Bak hoca mısın? Eski imam mısın? Yoksa Abdulhamidhan Camisini ele geçiren “ZAT” mısın?

Her neysen:

Sen Devletin Valisine ve Büyükşehir Başkanına o gizli video’daki konuşmaların gibi “şimdi bile çekinmeden konuşabilirim” diyerek hakaret edemezsin?

Sen siyasilerimizi zan altında bırakamazsın?

AK Parti’ye aba altından sopa gösteremezsin?

-  Hele hele kara çalar, çamur at izi kalsın gibi, Siyasilerden biri hocayı meşhur bir işadamına havale ediyor ya! O işadamı, iftiracı hocayı yazıhanesine davet ediyor ve tetikçiye (ben oluyorum) para verelim diyor ya!  

Eğer o siyasetci ve meşhur işadamının isimlerini yazmazsan, kamuoyuna açıklamazsan seni “ŞEREFSİZ VE MÜFTERİ” ilan edeceğim.

Yalan konuşuyorsun yalan?

Bir Hoca’ya yalan konuşmak yakışmaz. Gerçi sen artık Hoca’da sayılmazsın? 

*

Bre Küstah…

-  Seni araştırdıkça sicilin daha da bozuluyor.

-  Şu yazdığın köşe yazınla artık hocalıktan değil insanlıktan çıkacaksın.

*

Sen önce gel şu yazdıklarımın bir cevabını Kamuoyuna ver:

Senin ne olduğun, nelere tenezzül ettiğini bu halk bilmeli…

*

-  Yıl 2011…

-  Dönemin Belediye Başkanı zat, şimdiki FETÖ şüphelisi olan kişi, Belediyede Halk Ekmek Müdürüne bir liste verir.

-  FETÖ’ ye ait yurt ve okul isimleri olan 10 kadar adrese sabahları ekmek ve simit verin der.

-  Enteresandır bu listenin içinde o dönem imamı olduğun Albulhamidhan camisi de vardır.

-  Müdür bir gün önceden görevlendirme yapar ve bu adreslere ekmek ve simit servis ettirir.

-  Abdülhamid camisi de ekmek almaz ancak, 600 adet simit alır.

 - Akşama doğru Müdür yaklaşık 1000 TL tutarındaki ekmek ve simit paralarının tahsilatı için eleman gönderdiğinde FETÖ yurtları müdürleri ve sen, devlete ait ekmek ve simit paralarını vermek istemezsiniz!

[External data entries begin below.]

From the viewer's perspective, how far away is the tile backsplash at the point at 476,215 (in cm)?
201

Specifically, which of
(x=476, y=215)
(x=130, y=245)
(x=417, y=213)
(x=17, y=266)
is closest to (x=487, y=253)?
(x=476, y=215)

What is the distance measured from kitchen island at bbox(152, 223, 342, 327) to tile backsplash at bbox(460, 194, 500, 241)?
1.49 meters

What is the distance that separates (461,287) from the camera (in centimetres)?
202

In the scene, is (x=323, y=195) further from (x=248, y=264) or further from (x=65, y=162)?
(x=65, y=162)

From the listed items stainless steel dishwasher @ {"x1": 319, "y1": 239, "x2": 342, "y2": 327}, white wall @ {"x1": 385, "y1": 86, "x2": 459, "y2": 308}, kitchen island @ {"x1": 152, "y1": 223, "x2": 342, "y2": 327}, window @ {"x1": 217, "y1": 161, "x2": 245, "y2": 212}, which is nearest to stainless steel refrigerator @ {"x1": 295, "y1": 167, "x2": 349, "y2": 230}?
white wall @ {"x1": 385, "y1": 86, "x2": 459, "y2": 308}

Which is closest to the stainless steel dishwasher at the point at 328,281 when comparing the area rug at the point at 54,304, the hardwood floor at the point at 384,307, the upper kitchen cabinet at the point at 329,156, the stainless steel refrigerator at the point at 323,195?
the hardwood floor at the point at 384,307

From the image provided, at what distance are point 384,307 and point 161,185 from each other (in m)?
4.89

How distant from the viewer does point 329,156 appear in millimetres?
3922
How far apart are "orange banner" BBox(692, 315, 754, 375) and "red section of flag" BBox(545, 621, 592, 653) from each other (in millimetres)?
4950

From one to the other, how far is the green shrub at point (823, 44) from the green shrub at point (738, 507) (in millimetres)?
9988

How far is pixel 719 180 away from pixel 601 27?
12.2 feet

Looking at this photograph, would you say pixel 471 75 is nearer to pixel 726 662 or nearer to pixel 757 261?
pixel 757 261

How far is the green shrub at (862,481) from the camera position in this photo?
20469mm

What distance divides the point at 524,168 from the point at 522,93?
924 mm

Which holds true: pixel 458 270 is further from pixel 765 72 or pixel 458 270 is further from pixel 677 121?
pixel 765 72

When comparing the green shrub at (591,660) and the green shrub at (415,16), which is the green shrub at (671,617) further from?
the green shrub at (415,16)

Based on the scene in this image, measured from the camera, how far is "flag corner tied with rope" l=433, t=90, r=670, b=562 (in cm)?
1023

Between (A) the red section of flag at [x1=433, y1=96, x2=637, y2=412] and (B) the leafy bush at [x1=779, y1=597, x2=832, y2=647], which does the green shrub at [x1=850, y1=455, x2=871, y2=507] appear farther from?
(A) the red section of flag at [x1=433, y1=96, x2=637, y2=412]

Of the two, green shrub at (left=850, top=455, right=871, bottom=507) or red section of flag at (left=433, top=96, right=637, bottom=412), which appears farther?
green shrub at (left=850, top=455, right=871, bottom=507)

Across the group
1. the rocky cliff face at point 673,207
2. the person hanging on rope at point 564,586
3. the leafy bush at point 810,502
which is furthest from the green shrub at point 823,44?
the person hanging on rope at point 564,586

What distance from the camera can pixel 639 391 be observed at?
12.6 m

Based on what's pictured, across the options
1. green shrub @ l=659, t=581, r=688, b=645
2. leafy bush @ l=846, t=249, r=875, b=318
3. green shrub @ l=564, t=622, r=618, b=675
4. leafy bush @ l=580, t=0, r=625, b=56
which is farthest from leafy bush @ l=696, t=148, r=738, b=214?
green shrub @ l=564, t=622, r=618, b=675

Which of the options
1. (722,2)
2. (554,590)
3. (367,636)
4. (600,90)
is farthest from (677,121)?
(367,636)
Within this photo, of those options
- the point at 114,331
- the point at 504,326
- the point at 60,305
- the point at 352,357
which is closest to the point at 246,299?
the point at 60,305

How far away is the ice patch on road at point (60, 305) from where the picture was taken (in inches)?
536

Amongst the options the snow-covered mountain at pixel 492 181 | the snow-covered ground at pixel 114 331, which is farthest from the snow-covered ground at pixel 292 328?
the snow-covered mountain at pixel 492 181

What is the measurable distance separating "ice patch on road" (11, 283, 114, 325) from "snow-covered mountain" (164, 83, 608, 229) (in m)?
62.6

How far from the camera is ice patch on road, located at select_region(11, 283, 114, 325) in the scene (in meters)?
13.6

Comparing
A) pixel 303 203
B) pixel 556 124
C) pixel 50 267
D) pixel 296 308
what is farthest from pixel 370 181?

-  Başkan bize bunları ücretsiz gönderdi dersiniz!

-  Sizi gidi tüyü bitmemiş yetim hakkı yemeye çalışan “ZAT” lar sizi…  

-  Gel gör ki, müdür alacaktan vazgeçmez ve parayı sizden zoraki tahsil eder.

-  Telefonla müdürü tehdit ederek "Görürsün sen" teraneleri atarsın.

-  Sonra o dönemin başkanı devreye girer.

-  Ancak müdür meclis kararı olmadan kimseye bir adet ekmek ve simit veremem der.

-  Bir daha da ekmek ve simit servisi yaptırmaz.

-  Bunun üzerine hepiniz bir araya gelip beraber müdüre kumpas kurarsınız?

-  Malum FETÖ klasiği...

-  Kuruluşundan itibaren hep zarar etmiş Halk Ekmek fabrikasını kâr’ a geçiren adamı sahte ve yanlış raporlar ile savcılığa verip FETÖ’cü hakim ve savcıları aracı yaparak cezaevine attırıp 4 ay hapis yatırırsınız?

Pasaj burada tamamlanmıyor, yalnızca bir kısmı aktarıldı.